What happens when an individual dies with assets located in Ontario but is domiciled in another jurisdiction?
Attaining the authority to deal with assets located in Ontario can be puzzling for a foreign personal representative charged with the task of administering these assets.
Common law has traditionally distinguished between moveable property (personal property) and immoveable property (land or interests in land). Moveable assets are typically governed by the law where the deceased was domiciled, whereas immoveable assets are typically governed by the law where the land is situated.
However, in Ontario, a grant of probate is typically required in order for a personal representative to establish his or her authority to deal with assets located in Ontario. Banks and land titles offices generally require a grant of probate before they will release or transfer the assets.

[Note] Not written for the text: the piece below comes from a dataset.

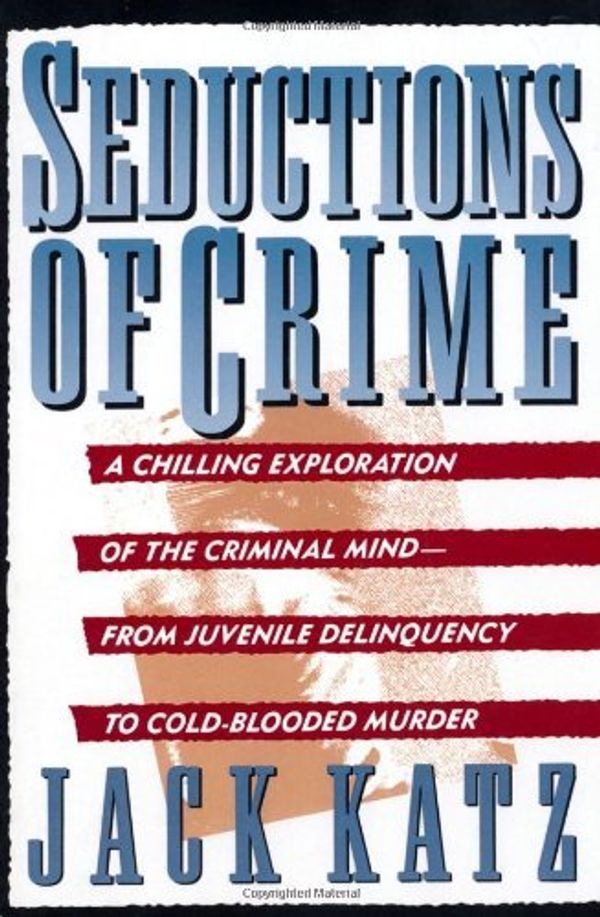 Cover Art for 9780465076161, Seductions of Crime by Jack Katz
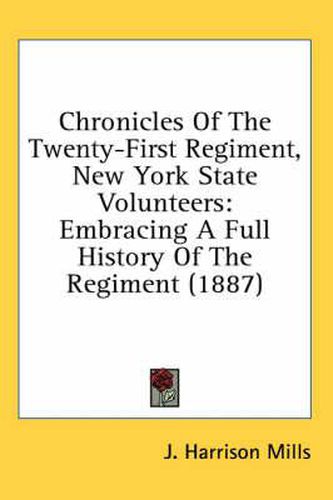 Chronicles of the Twenty-First Regiment, New York State Volunteers: Embracing a Full History of the Regiment (1887)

This position is the same whether or not a grant has been obtained from a court in some other jurisdiction.
It is possible to have a foreign grant recognized in Ontario, in lieu of obtaining probate in Ontario. Depending on the size of the worldwide estate, this may be the better option, as tax is typically levied on the value of the worldwide assets with a grant of probate in Ontario. If seeking recognition of a foreign grant in Ontario, estate administration tax will likely only be levied on the value of the assets in Ontario.
Where the original grant was made in a Province or Territory of Canada or a country that is a member of the Commonwealth, an Application may be made for Confirmation by Resealing of Appointment of Estate Trustee. The procedure is the same whether the deceased died with or without a Will. The requirements for a Confirmation by Resealing are set out in Rule 74.08 of the Ontario Rules of Civil Procedure (the “Rules”).

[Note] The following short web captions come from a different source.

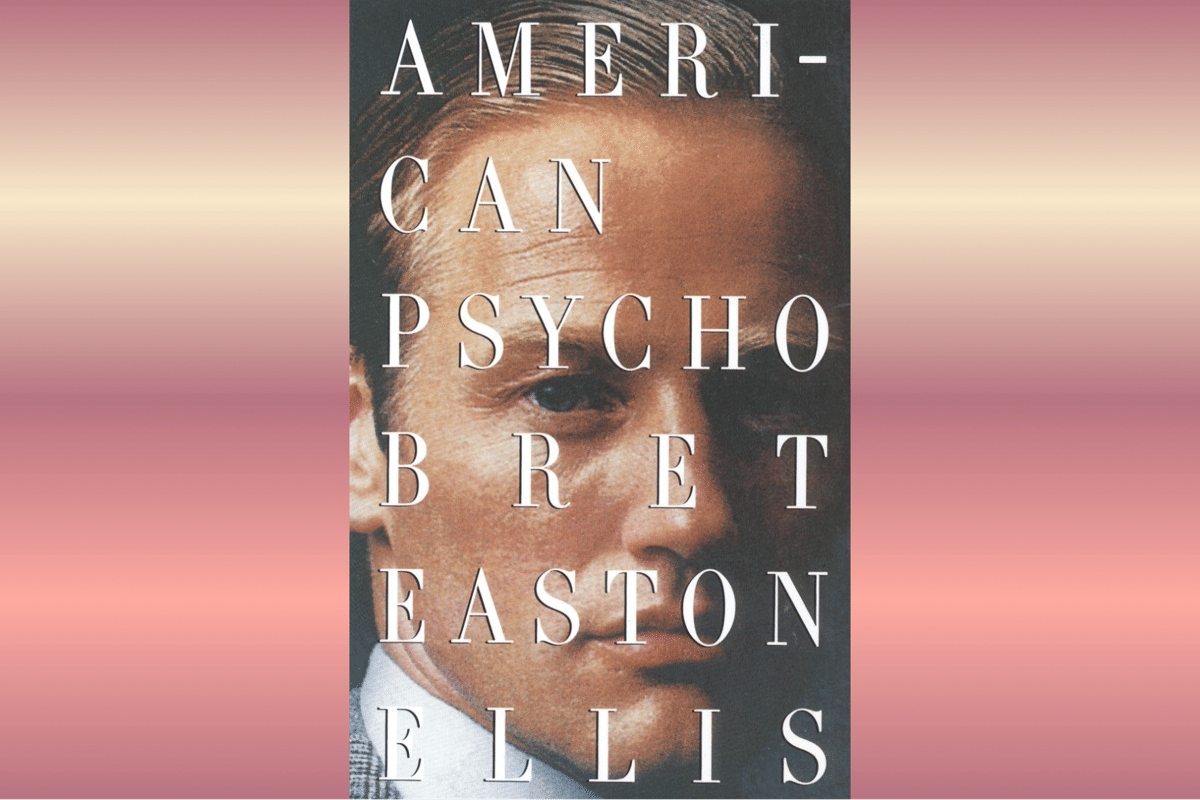 American Psycho.
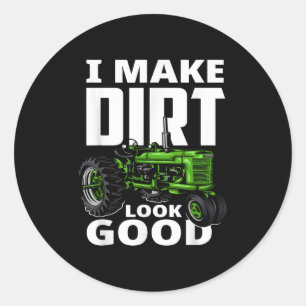 I Make Dirt Look Good - Tractor Driver  Classic Round Sticker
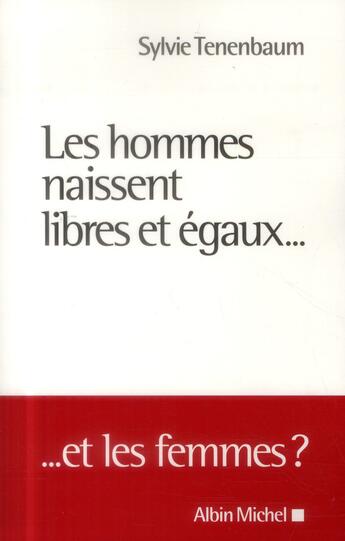 Couverture du livre « Les hommes naissent libres et égaux... et les femmes ? » de Sylvie Tenenbaum aux éditions Albin Michel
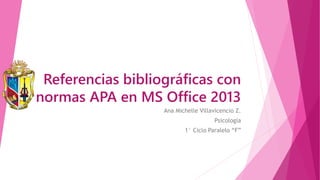 Referencias bibliográficas con
normas APA en MS Office 2013
Ana Michelle Villavicencio Z.
Psicología
1° Ciclo Paralelo “F”
 
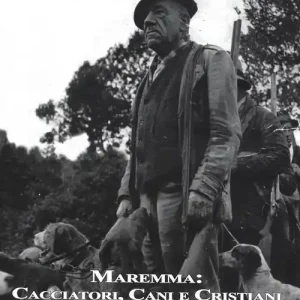 Miglior Prezzo Maremma. Cacciatori, cani e cristiani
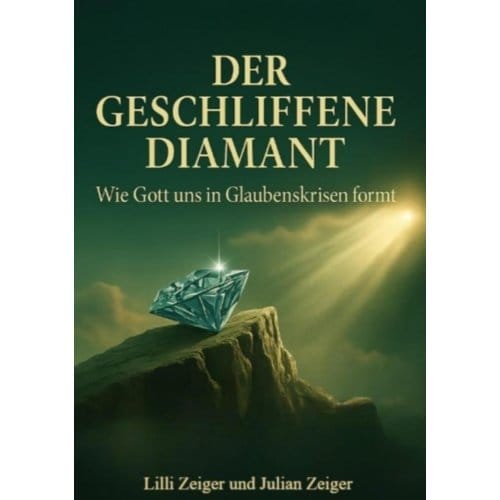 Der Geschliffene Diamant - Julian Und Lilli Zeiger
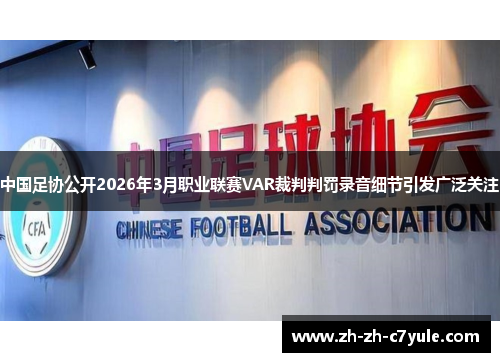 中国足协公开2026年3月职业联赛VAR裁判判罚录音细节引发广泛关注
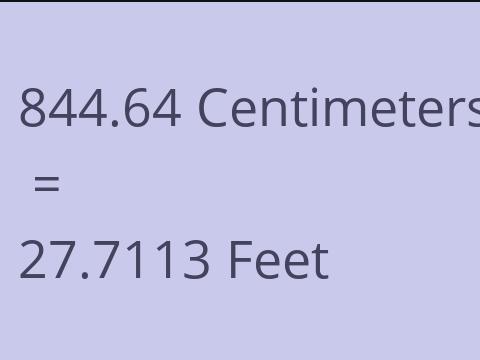 844.64 CM TO FEET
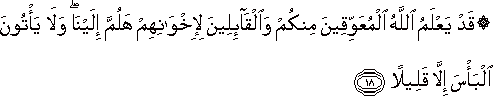 قَدْ يَعْلَمُ اللَّهُ الْمُعَوِّقِينَ مِنْكُمْ وَالْقَائِلِينَ لِإِخْوَانِهِمْ هَلُمَّ إِلَيْنَا ۖ وَلَا يَأْتُونَ الْبَأْسَ إِلَّا قَلِيلًا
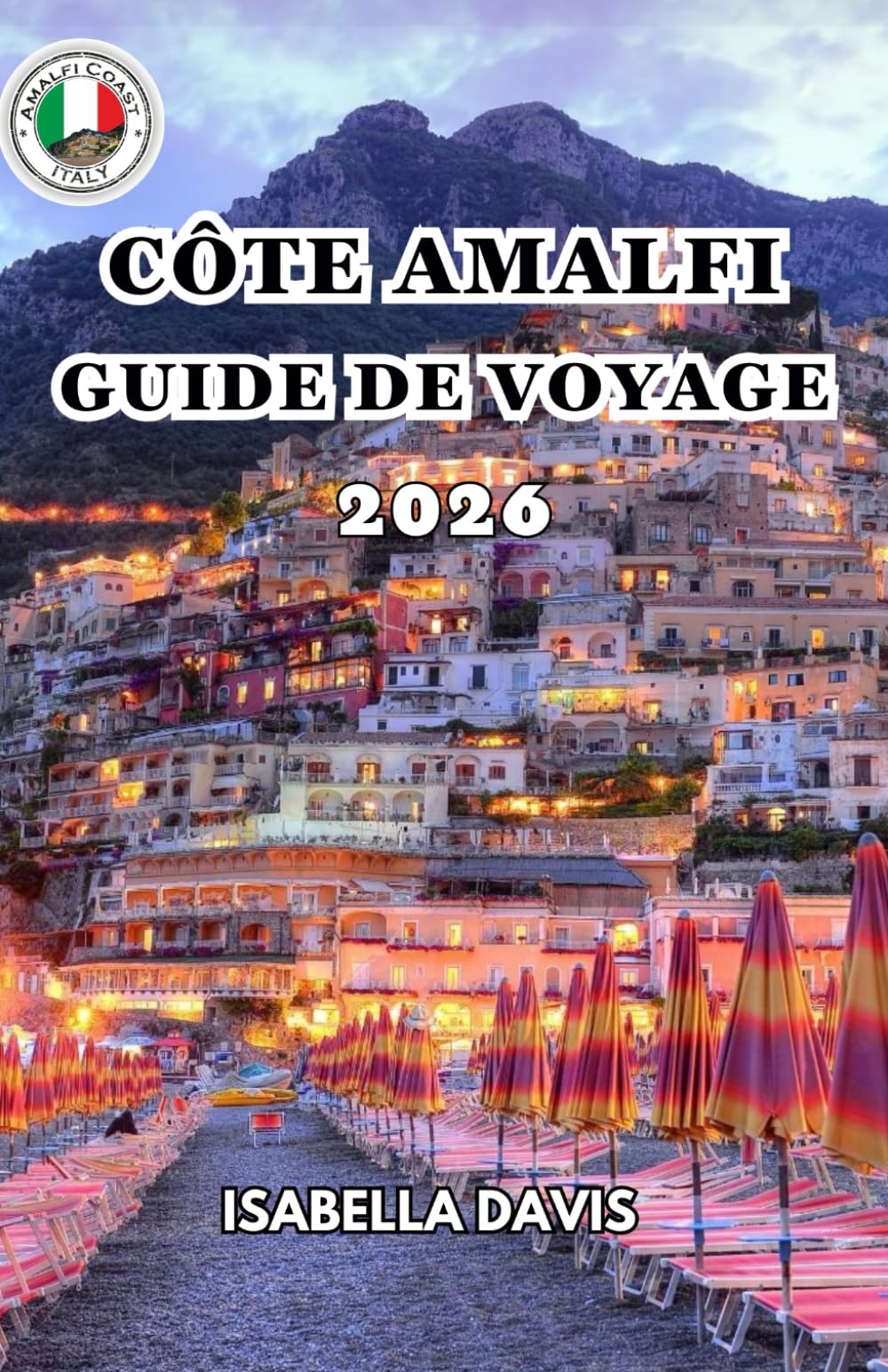 CÔTE AMALFI GUIDE DE VOYAGE 2026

Where the original grant was made in a country that is not a member of the Commonwealth and the deceased died with a Will an Application may be made for a Certificate of Ancillary Appointment of Estate Trustee With a Will. The requirements for a Certificate of Ancillary Appointment are set out in Rule 74.09 of the Rules.
Where the original grant was obtained in foreign jurisdiction and the deceased died without a Will, an Application may be made for a Certificate of Appointment of Foreign Estate Trustee’s Nominee as Estate Trustee Without a Will. The requirements of this Application are set out in Rule 74.05.1 of the Rules.